The fish themselves range in size and color, with bluefin being the largest with dark red flesh, to skipjack, a lighter fleshed, smaller fish. Some varieties are best raw in sushi while others are ideal for canning. The varieties are very different from each other, so it is important you read your recipe carefully before substituting one kind of tuna for another.
This is a common variety with the lightest flesh and mildest flavor. It is frequently canned as white tuna and sold at a higher price than light chunk tuna. The Environmental Defense Fund reports the mercury level in albacore tuna is nearly three times as high as that of skipjack tuna. It is recommended that young children and pregnant and breastfeeding women watch their intake of albacore.
Bluefin tuna is often the variety of choice for fresh tuna connoisseurs. It has a bit more fat and flavor than the other varieties. When the bluefin is mature the flesh is dark red to almost purple. This variety is the largest, with the biggest fish recorded to have grown to about 1,600 pounds. Most of the bluefin harvest is exported to Japan and sold at a premium price for sashimi. Bluefin steaks can also be quickly seared and served sliced, still raw in the middle.

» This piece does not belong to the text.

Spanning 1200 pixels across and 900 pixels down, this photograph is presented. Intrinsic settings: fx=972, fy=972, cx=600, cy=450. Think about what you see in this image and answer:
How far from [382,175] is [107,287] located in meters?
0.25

As you can surmise from its name, this fish likes to jump and skip over the surface of the ocean. This affordable variety of tuna is usually canned and is known as chunk light tuna. It generally has the strongest flavor and highest fat content and is also the smallest variety, seldom growing larger than 25 pounds. It is known as arctic bonito and aku—dried bonito is known as katsuobushi and is used in Japanese cuisine.
Yellowfin (Ahi) Tuna
Also known as ahi tuna, yellowfin is less expensive than bluefin but isn't far behind in quality. Yellowfin is also more common and easy to find in the grocery store or fish market. It is deep pink with flavor a bit stronger than albacore. Sashimi-grade raw ahi is used in poke bowls and sushi rolls. Searing and grilling is also a popular way to cook yellowfin tuna, and it can also be canned.
Cooking With Tuna
Everybody knows about the tried-and-true tuna salad, tuna melts, and tuna casserole. But there are so many other ways to cook tuna, including salad Nicoise (a French salad of tuna, olives, green beans, potatoes, and hard-boiled eggs with a delicious anchovy dressing), seared ahi tuna steaks, and spicy tuna sushi burgers. If using raw tuna steaks, it is important that you don't overcook—the fish tastes best when rare in the center (but of course, cook to your liking). If looking to make something out of the ordinary with canned tuna, consider deviled eggs with tuna, tuna risotto, or stuffed peppers with tuna.